Unable to Establish SSL/TLS Connections from Azure VM without Public IP - ServerHello is 0 bytes

Copper Contributor

Hello everyone,

 

I've recently deployed an Ubuntu 20.04 VM on Azure. I've intentionally set it up without a public IP address, and my primary goal is to allow the VM to make outbound SSL/TLS connections, notably to websites like https://www.google.com.

 

To achieve this, I've configured the Network Security Group (NSG) associated with the VM to allow outbound HTTPS connections on port 443 originating from the VM's private IP.

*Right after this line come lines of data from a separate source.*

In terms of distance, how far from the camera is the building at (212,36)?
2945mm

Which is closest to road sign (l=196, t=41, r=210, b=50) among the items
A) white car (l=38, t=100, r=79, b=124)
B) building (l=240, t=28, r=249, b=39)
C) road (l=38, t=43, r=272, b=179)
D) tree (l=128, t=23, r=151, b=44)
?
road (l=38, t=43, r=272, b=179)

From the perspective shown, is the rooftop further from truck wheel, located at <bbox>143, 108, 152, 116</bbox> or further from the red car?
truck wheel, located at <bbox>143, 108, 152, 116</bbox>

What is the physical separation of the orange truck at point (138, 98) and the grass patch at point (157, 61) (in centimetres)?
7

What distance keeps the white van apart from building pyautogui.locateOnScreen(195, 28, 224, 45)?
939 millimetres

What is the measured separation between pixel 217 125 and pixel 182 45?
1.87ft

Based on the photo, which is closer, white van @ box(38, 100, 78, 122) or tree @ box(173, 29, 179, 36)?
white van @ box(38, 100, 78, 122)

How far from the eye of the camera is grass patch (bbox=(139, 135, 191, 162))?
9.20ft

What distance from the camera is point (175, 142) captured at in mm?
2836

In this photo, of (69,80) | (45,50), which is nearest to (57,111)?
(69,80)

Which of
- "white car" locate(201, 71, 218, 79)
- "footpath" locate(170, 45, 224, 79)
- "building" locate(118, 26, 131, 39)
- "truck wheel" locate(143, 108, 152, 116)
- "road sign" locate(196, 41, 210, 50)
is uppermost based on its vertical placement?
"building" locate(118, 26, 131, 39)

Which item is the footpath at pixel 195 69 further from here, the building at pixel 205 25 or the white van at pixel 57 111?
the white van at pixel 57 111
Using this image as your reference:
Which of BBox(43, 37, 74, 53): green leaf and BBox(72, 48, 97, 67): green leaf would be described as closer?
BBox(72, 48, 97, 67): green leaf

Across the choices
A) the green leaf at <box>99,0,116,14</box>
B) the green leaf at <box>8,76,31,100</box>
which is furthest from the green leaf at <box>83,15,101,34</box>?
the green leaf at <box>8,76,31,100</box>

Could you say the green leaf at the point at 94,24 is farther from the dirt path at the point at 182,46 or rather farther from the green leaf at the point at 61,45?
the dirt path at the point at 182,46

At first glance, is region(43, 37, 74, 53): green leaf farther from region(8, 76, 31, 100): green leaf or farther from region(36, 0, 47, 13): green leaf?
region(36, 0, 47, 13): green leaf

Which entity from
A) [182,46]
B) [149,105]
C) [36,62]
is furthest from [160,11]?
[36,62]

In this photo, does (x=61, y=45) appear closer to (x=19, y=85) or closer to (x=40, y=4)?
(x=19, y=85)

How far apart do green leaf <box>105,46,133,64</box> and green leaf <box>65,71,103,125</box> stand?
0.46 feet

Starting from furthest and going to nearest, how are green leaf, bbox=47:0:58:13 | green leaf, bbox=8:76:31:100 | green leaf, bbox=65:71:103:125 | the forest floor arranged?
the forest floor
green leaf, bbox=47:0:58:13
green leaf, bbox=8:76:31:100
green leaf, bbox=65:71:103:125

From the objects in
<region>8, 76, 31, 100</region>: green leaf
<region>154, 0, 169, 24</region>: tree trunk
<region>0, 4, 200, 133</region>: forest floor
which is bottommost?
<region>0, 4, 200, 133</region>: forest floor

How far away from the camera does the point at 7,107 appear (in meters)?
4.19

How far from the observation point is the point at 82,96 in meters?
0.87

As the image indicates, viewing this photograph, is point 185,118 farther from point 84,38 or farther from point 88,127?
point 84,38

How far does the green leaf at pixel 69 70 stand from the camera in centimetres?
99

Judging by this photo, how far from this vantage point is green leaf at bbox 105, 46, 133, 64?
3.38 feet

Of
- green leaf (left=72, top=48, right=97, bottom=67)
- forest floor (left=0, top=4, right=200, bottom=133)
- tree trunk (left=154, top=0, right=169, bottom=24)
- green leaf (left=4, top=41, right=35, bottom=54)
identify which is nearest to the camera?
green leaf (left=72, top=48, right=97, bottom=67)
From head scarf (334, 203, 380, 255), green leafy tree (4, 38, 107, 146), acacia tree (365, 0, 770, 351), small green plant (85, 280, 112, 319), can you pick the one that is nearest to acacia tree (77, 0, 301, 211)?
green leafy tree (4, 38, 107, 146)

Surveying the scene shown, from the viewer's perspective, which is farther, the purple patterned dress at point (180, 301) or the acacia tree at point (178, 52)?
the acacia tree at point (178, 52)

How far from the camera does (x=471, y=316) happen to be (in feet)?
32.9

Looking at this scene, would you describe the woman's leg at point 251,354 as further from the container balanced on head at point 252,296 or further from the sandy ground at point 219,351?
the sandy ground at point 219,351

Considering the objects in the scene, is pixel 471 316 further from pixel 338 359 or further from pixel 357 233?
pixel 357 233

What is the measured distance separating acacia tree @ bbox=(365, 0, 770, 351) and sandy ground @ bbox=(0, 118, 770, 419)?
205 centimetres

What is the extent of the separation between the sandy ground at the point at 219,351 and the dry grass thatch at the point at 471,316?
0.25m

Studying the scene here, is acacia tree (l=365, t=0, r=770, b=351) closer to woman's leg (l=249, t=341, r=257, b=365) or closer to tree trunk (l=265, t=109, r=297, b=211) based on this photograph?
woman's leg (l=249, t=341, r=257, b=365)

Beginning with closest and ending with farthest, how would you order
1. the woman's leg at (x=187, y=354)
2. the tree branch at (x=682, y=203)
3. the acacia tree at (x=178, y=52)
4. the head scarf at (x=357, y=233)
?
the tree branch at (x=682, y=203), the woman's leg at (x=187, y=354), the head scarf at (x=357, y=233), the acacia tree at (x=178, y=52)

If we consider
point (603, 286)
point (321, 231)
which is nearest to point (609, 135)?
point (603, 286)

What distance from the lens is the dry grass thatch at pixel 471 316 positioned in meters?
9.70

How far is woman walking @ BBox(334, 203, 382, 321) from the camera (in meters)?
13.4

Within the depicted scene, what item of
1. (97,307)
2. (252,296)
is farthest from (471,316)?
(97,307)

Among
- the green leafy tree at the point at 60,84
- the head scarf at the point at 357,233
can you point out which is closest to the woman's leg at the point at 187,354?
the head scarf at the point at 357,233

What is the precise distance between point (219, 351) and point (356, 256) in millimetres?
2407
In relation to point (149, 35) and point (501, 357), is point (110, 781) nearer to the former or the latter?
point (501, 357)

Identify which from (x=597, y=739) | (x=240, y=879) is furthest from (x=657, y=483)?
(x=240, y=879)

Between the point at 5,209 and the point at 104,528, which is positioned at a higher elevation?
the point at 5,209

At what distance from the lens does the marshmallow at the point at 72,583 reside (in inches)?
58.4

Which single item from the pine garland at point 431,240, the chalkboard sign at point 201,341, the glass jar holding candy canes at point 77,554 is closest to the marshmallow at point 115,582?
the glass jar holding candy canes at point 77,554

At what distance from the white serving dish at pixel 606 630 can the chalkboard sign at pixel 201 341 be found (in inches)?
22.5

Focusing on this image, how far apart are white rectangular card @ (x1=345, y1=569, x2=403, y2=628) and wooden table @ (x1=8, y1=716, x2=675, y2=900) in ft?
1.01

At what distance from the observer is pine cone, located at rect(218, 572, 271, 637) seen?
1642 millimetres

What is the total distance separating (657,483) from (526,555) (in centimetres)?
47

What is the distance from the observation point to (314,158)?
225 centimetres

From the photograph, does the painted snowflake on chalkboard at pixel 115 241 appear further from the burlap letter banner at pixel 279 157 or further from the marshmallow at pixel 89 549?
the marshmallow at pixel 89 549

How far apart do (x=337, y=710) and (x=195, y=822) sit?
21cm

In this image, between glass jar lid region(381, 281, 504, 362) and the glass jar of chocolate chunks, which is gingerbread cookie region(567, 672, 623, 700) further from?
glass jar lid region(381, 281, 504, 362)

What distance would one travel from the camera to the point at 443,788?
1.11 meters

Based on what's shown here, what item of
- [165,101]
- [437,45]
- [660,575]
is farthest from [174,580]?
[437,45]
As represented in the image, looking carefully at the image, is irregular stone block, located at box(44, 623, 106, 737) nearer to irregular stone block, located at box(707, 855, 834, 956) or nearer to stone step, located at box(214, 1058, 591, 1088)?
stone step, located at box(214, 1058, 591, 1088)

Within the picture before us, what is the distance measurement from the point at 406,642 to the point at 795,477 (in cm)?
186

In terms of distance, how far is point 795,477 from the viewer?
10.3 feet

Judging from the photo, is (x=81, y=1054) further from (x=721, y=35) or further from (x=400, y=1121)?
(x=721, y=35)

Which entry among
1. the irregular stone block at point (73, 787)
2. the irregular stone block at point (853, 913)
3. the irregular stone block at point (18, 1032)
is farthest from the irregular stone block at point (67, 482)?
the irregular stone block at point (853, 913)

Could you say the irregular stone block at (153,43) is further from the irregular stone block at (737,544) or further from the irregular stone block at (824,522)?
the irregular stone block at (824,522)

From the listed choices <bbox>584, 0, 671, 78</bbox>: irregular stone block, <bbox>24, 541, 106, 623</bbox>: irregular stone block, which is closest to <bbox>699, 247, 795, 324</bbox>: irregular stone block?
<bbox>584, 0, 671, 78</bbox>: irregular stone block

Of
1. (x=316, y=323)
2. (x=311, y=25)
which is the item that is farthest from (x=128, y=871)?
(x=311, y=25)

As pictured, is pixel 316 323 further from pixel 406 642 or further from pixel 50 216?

However, I've run into a puzzling issue: despite my configurations, I cannot establish a successful SSL/TLS connection to any external website. I've tried analyzing the TLS handshake, and here's what I observed:

  • The ClientHello message is being sent successfully.
  • The response, which should be the ServerHello, is essentially empty (0 bytes).

 

This behavior makes me wonder:

  1. Have I missed or misconfigured something in my Azure setup that's causing this?
  2. Could there be a firewall or proxy within Azure's infrastructure that's preventing the ServerHello response from reaching my VM?

 

I'd greatly appreciate any insights or suggestions from the community to resolve this issue. Has anyone else encountered a similar problem, and how did you address it?

Thank you in advance for your help!

2 Replies
Have you tried the "Network security group test" from the Virtual Machine in the Azure Portal? This is a useful tool to check if the NSG rules are associated correctly with the VM (via the NIC or subnet) and behaving as you expect.